Now thats solve .... its off to choose your embedding strategey !! (LOL)....in truth a lot has been spent on this topic and we can see some key figures rising ...

so we need to be able to ADD the extra step !
Extra embeddings ! stage adding even more meaning to the model ...as its not for the models sake as , when we begin our training .... these models are FIXED!
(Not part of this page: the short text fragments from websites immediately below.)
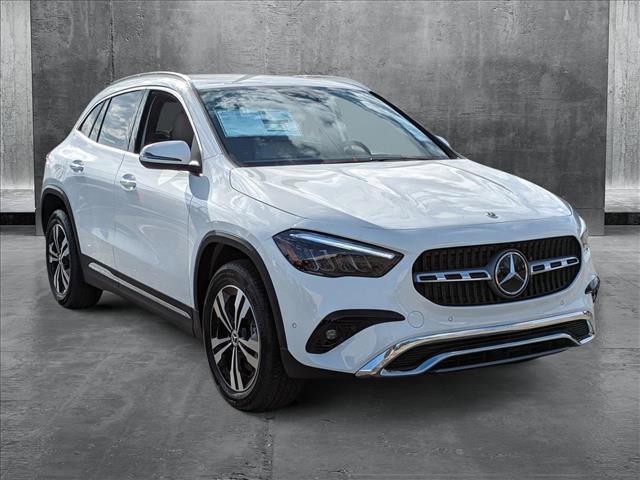 new 2025 Mercedes-Benz GLA 250 car, priced at $44,345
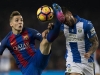Barcelona se štěstím zdolala Leganés, rozhodla penalta Messiho z poslední minuty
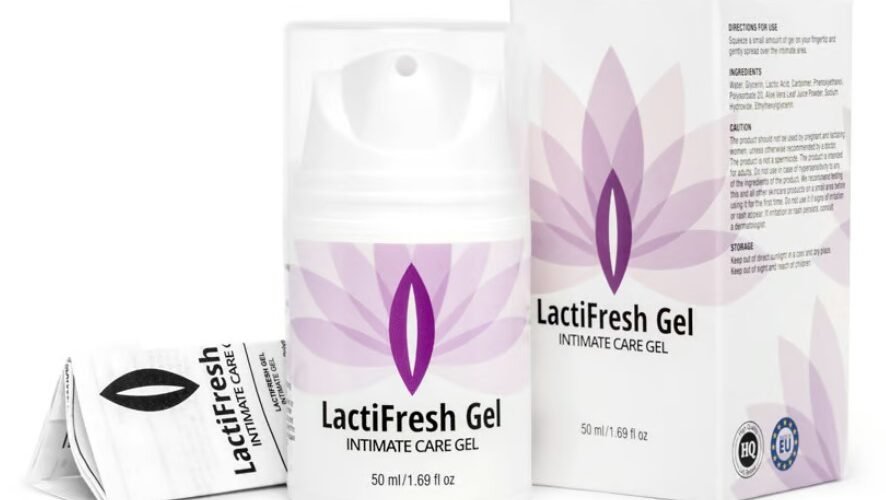 Intimate Care Routine with LactiFresh Gel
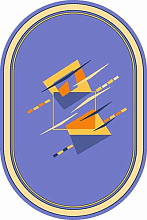 FORTUNE MARATON BLUE Овал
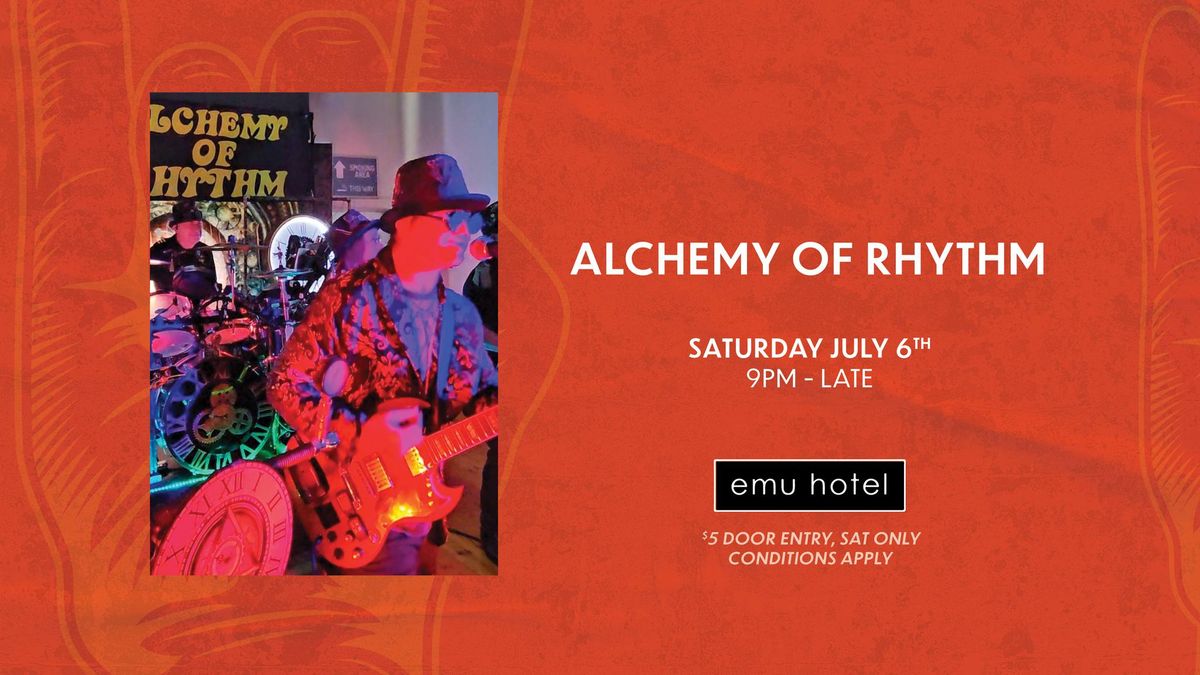 Alchemy Of Rhythm ROCK the Emu!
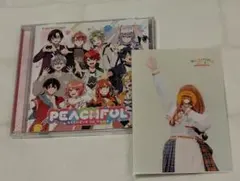 カラフルピーチ アルバム PEACHFUL トレカなし おまけ付き⑦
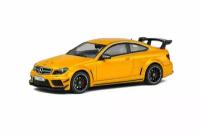 Mercedes-Benz amg C63 coupe black series (2012) yellow metallic / мерседес амг Ц63 желтый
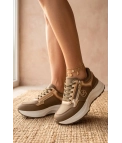 Sneakers casual Karan - Marrón Pianno39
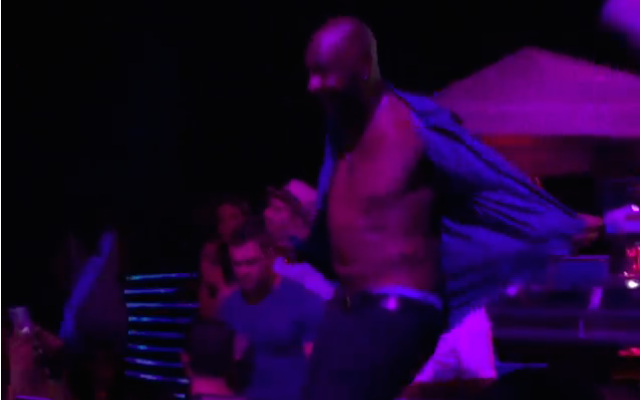 VIDEO: Jerry Rice dances shirtless at nightclub with lingerie-clad ...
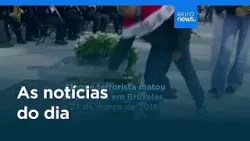 Notícias do dia | 24 de março 2026 - Manhã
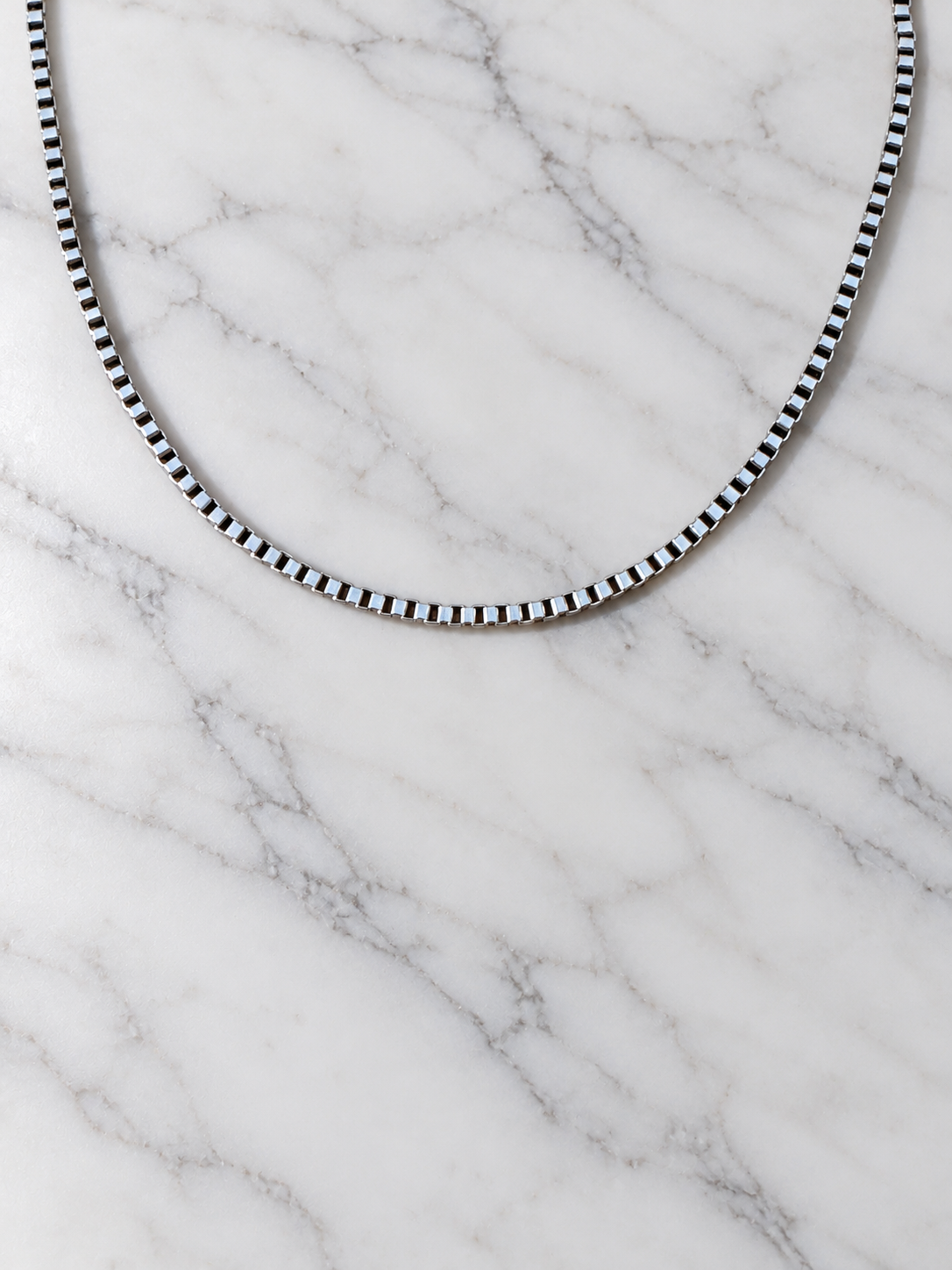 Silver Box Chain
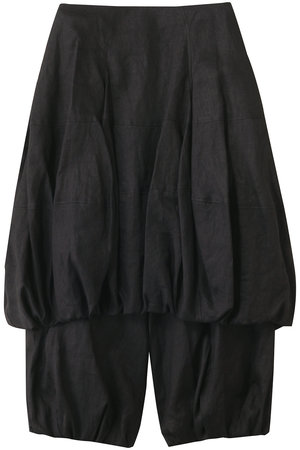 24SS】ENFOLD エンフォルド / PLEAT WAVE SKIRT / スカート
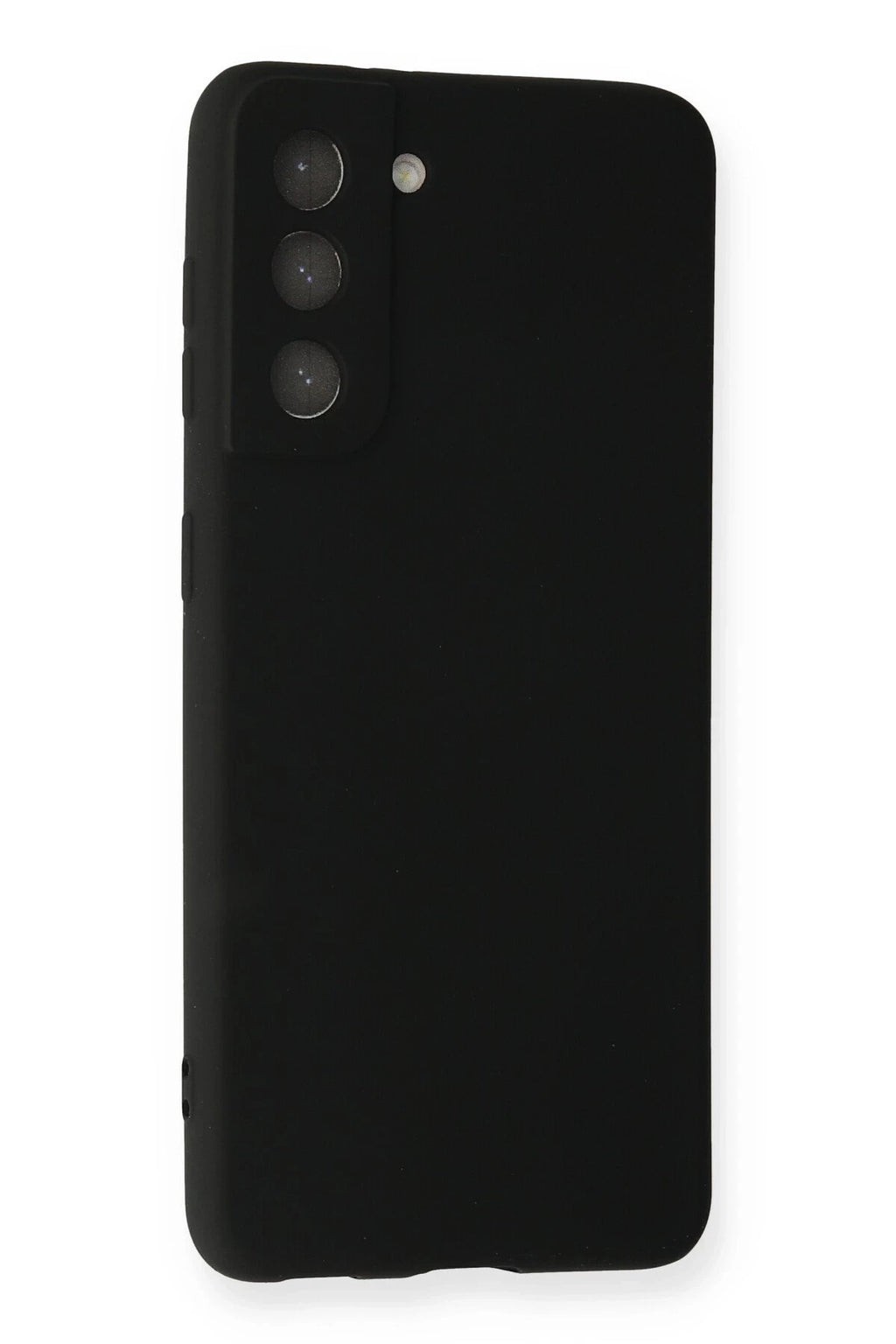 Mey İthalat® Samsung Galaxy S22 Plus Kılıf First Silikon - Siyah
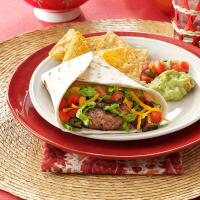 Mexican Beef Burgers image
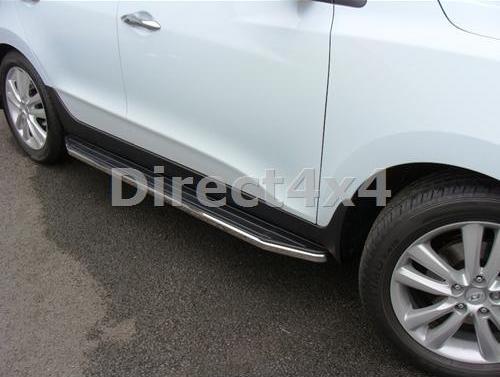 KIA Sportage Bj. 10-15 Trittbretter "Raptor" - Direct 4x4 Autozubehör
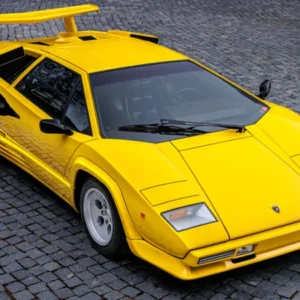 3D printable model  –  Lamborghini LP5000 QV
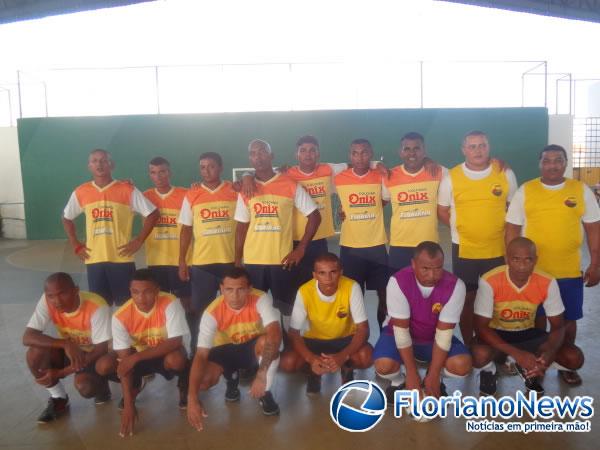 Detentos do presídio Vereda Grande disputaram competição esportiva em Floriano.(Imagem:FlorianoNews)
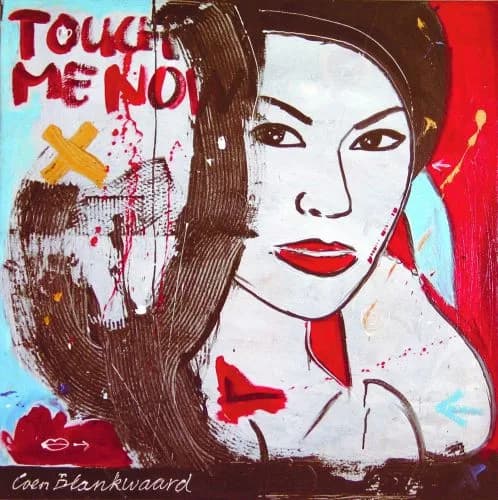 Touch me now! — Coen Blankwaard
hence its strange that many models use bert but also many use llama ?? ie mistral ? why not bert! as this is where the main interop and research is focused ? as many people use the bert models as a starting point only to find out later that these models have to be EXTRA Resources ... like embedding models which are also taking up SPACE!<< but are providing a service which the llm (can provide) in fact we should always use our model to embedd our data into our rag ! not an outside model : as the query produced on the rag is prodcing content which the model is supposed to provide , but would not provide the same actual pool of information if asked ? this augmentation could be increased eficincey by tokenizing it with the model embeddings essentailly preemedding the query ! <<
and still , with python we should be able to merge these models together into a single model... ie train an embeddings model and install into the llm tensor stack ! and execute it the same as well as have the extra capabilitys to fine tune these internal tokneier embeddings also !

hmm...
with all the differnt model types...
who will win in the end ! << as more forcus is on vision now and trainable audio feature modalitys which should really be also included in the tensor stack and accessed with thier various automodel !??

hmm ... anyway great journey and learning experince to have inside !

make the mind boggle!! LOL (inspries to create amzing stuff)

·

yep, all this just shows at both low and high level how complex language is, even with abstractions we still fall at the mercy of undesired outcomes. So far tiktoken and sentence piece are viable choices for larger models.